Usually I’m late to endorse, and rarely endorse in State Rep races. But this is different. Tommy Vitolo, our own stomv on Blue Mass. Group, is running for State Rep (15th Norfolk, Brookline) to replace the retiring Frank Smizik. Tommy was Smizik’s campaign treasurer, and a Town Meeting member and Constable. He’s facing a formidable opponent in the primary.
Tommy has been a friend to this site since we started it in 2004, having provided high-value, expert commentary, particularly on energy issues. He has a PhD in Systems Engineering from BU. Professionally, he is an Senior Associate for Synapse Energy, advising on how to integrate renewables and decarbonize electricity markets. He has testified or advised energy regulators and policymakers in 20+ states and DC. BMG readers know he is passionate about energy, renewables, conservation, and transit. He knows the high-tech, wonky solutions (solar incentives, e.g.); and also the low-tech ones (conservation). He’s advised us, both on this site and in person.

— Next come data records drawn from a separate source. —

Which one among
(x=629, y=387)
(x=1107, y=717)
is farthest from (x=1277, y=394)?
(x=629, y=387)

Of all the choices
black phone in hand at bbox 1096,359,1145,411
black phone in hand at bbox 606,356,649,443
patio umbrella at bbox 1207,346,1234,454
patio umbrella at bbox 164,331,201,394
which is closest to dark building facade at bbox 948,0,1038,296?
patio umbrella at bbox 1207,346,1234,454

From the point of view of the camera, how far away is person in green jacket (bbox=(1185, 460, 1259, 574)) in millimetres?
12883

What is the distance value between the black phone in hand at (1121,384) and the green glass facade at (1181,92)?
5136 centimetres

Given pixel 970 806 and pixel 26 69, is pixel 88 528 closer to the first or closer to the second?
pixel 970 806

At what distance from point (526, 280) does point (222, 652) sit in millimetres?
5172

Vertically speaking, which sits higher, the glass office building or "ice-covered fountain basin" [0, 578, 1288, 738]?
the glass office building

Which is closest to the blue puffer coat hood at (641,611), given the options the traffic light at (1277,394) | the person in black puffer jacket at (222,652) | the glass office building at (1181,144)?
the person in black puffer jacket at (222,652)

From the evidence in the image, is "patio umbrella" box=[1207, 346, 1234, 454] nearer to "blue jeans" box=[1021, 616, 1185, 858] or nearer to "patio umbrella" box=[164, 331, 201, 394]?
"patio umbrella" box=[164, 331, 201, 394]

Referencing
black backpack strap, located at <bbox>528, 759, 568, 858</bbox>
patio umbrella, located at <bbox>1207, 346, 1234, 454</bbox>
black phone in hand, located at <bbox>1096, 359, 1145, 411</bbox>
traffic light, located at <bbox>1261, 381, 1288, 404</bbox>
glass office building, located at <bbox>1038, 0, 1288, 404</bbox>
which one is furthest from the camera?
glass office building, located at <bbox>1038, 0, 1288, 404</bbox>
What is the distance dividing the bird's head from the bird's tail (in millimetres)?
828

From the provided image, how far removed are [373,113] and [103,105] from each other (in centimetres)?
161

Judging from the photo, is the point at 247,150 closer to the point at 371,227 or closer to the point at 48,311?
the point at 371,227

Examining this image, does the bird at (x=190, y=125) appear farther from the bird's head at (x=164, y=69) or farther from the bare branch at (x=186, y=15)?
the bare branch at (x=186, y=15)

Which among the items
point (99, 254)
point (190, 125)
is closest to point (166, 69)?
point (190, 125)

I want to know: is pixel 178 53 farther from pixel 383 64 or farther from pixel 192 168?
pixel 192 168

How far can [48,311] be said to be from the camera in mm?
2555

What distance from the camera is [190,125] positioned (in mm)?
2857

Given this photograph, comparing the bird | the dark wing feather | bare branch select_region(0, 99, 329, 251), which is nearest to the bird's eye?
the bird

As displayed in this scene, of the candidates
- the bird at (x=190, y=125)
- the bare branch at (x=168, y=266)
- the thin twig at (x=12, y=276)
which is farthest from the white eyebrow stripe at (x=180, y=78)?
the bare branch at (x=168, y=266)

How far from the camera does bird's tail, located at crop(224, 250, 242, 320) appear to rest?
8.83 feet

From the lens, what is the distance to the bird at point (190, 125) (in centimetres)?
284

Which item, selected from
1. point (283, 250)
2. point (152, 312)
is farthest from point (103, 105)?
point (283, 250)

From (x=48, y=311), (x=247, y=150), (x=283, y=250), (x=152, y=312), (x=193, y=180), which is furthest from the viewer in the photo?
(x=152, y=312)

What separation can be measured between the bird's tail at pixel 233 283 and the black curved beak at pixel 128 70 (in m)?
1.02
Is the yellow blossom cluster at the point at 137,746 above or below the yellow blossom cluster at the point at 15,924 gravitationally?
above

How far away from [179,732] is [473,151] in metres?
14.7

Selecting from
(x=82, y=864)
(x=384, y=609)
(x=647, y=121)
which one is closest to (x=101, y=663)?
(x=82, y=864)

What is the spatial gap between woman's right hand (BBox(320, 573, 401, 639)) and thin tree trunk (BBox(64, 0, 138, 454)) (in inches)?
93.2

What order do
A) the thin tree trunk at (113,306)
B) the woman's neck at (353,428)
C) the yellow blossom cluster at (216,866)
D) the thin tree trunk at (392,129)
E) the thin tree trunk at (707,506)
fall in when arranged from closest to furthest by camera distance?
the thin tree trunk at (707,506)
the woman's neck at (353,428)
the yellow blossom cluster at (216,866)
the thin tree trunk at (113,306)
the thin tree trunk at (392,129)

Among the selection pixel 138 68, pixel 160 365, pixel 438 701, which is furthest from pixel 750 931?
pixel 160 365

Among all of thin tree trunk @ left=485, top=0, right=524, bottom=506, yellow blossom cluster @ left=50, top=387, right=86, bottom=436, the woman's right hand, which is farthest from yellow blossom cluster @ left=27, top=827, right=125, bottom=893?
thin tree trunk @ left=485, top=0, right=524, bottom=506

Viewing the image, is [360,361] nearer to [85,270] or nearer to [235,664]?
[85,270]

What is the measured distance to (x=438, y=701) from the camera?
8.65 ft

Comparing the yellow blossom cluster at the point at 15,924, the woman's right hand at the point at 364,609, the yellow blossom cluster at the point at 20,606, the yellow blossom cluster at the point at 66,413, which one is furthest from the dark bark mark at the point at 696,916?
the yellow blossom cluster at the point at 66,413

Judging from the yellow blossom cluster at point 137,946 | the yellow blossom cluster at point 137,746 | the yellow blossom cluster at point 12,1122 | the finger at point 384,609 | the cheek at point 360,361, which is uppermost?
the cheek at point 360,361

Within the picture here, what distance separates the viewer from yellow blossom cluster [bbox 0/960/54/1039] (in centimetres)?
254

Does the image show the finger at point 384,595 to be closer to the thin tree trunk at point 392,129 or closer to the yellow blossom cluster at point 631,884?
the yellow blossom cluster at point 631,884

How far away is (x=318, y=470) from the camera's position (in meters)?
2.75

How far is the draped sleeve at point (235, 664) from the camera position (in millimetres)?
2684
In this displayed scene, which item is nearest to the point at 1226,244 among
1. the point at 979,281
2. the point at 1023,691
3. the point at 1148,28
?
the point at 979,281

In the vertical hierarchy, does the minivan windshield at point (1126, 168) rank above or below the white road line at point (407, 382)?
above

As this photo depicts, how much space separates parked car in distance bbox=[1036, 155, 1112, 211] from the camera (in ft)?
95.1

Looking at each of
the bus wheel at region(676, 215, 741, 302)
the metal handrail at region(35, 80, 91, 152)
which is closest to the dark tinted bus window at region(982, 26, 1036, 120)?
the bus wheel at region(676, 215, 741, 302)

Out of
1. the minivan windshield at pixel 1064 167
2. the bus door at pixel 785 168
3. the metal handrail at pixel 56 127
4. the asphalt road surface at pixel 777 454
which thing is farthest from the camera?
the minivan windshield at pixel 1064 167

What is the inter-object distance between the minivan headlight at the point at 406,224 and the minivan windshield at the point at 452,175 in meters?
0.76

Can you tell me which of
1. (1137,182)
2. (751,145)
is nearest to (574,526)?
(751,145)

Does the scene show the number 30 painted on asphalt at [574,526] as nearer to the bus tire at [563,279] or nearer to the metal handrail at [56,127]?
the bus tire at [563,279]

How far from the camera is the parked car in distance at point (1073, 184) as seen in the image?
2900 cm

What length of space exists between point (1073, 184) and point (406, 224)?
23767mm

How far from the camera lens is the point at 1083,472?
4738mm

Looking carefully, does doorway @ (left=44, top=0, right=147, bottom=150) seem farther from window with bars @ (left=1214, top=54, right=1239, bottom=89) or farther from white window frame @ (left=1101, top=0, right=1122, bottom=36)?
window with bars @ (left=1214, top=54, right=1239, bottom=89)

I can attest that he’s a great guy personally — warm, smart, real, and funny.
This is the moment for people like Tommy to get into making state policy. Right now we’re making epochal decisions regarding energy, environment, and climate readiness; our future literally depends on it. The “bridge to the clean energy future”, as the old saw goes, is not natural gas: It’s sound, reality-based, well-informed policy design — powered by political urgency. We need expert advice to get us from Point A to Point B, with maximum efficiency. For instance: What solar credit system will result in the swiftest growth of clean power? How can the state compensate for the loss of Pilgrim Nuclear without using more fossil fuels? Massachusetts is fortunate to have policy visionaries, like Michelle Wu, the Acadia Center, and the TransitMatters; Tommy’s one of them.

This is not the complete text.